** EXCERPT TO READ follows **
Data File Formats for Data Engineering: CSV, JSON, Parquet, Avro, and More

Introduction

As data engineers, we constantly deal with files, receiving them from external systems, processing them through pipelines and storing them efficiently. Yet the choice of file format is often an afterthought, despite having significant implications on storage costs, query performance and pipeline reliability.

This guide covers the formats you’ll encounter as sources, the formats you should choose for storage and when to use each.

Part 1: Source Formats (What You Receive)

These are formats you typically receive from external systems, APIs, or business users. You rarely choose them, you adapt to them.

CSV (Comma-Separated Values)

The universal exchange format. Everyone can produce it, everyone can read it.

order_id,customer_id,order_date,total_amount,status
1001,C-0042,2024-01-05,129.90,paid
1002,C-0081,2024-01-06,58.50,refunded
1003,C-0107,2024-01-06,12.00,paid

import pandas as pd
 
# Basic reading
df = pd.read_csv("sales.csv")
 
# Real-world CSV: handling quirks
df = pd.read_csv(
    "messy_data.csv",
    sep=";",                    # European systems love semicolons
    encoding="latin-1",         # Because UTF-8 would be too easy
    decimal=",",                # 1.234,56 instead of 1,234.56
    na_values=["", "NULL", "N/A", "-"],
    dtype={"zip_code": str}     # Prevent 01234 → 1234
)

The good:

Human-readable, easy to debug
Universal compatibility
Small files compress well

The bad:

No schema enforcement, types are guessed or lost
No native support for nested data
Encoding hell (UTF-8? Latin-1? Windows-1252?)
** End of EXCERPT TO READ **
▶ _PROBLEMS TO WORK ON_
**A.** Answer from the guide on data file formats:
(i) According to the introduction, which three things does the choice of file format have significant implications on?
(ii) What value does the pandas code pass for `sep` when reading "messy_data.csv"?
(iii) What does the guide list as the CSV drawback concerning nested data?
**B.** Pick up the guide on data file formats after its final line and keep writing it in the same style.
** COLLECTED MATERIAL follows **
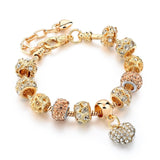 Luxury Crystal Heart Charm Bracelets & Bangles Gold Bracelets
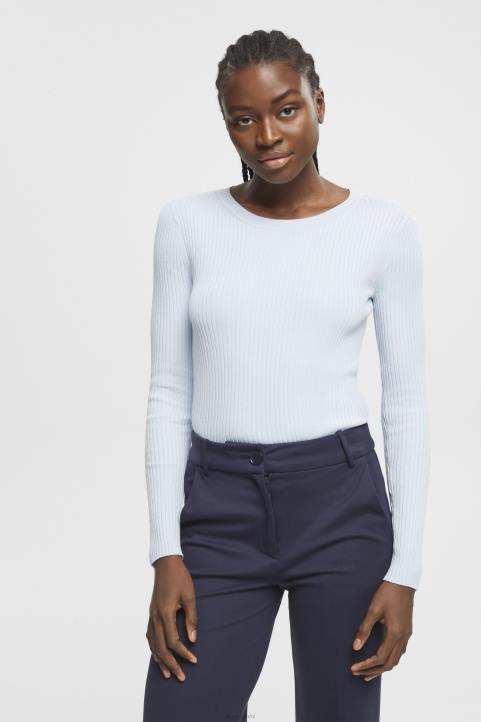 naiset Esprit pastellinsininen ribbineulepusero neuleet 82T6274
** End of COLLECTED MATERIAL **
▶ _ANSWERS FOR EACH ITEM_
**A.**
(i) Storage costs, query performance and pipeline reliability.
(ii) A semicolon (`sep=";"`).
(iii) No native support for nested data.

**B.**
Delimiter conflicts (what if your data contains commas?)
Large files are slow to parse

Watch out for:

Leading zeros getting stripped (zip codes, IDs)
Date format ambiguity (01/02/2024: January 2nd or February 1st?)
Newlines inside quoted fields
Mixed encodings within the same file (yes, it happens)

JSON (JavaScript Object Notation)

The API standard. If you’re pulling data from a REST API, you’re getting JSON.

{
  "order_id": 1001,
  "customer": {"id": "C-0042", "name": "Alice"},
  "items": [
    {"sku": "BK-001", "qty": 1, "price": 29.90},
    {"sku": "AC-123", "qty": 2, "price": 50.00}
  ]
}

import json
 
# Single JSON object
with open("config.json") as f:
    config = json.load(f)
 
# JSON Lines (JSONL) - one object per line
import pandas as pd
df = pd.read_json("events.jsonl", lines=True)
 
# Nested JSON requiring flattening
data = {"user": {"name": "Alice", "address": {"city": "Paris"}}}
# You'll need to decide: flatten or keep nested?

The good:

Self-describing with keys
Handles nested/hierarchical data naturally
Native support in most programming languages
Human-readable

The bad:

Verbose: keys repeated for every record
No native date/datetime type
Large files are memory-intensive to parse
Schema can vary between records

JSON vs JSON Lines:

Aspect	JSON	JSON Lines (.jsonl)
Structure	Single array/object	One JSON object per line
Streaming	Must load entire file	Can process line by line
Use case	API responses, configs	Log files, data exports

XML (eXtensible Markup Language)

Still prevalent in enterprise systems, SOAP APIs, and legacy integrations.

<order id="1001" status="paid">
  <customer id="C-0042">Alice</customer>
  <items>
    <item sku="BK-001" qty="1" price="29.90" />
    <item sku="AC-123" qty="2" price="50.00" />
  </items>
</order>

import xml.etree.ElementTree as ET
 
tree = ET.parse("data.xml")
root = tree.getroot()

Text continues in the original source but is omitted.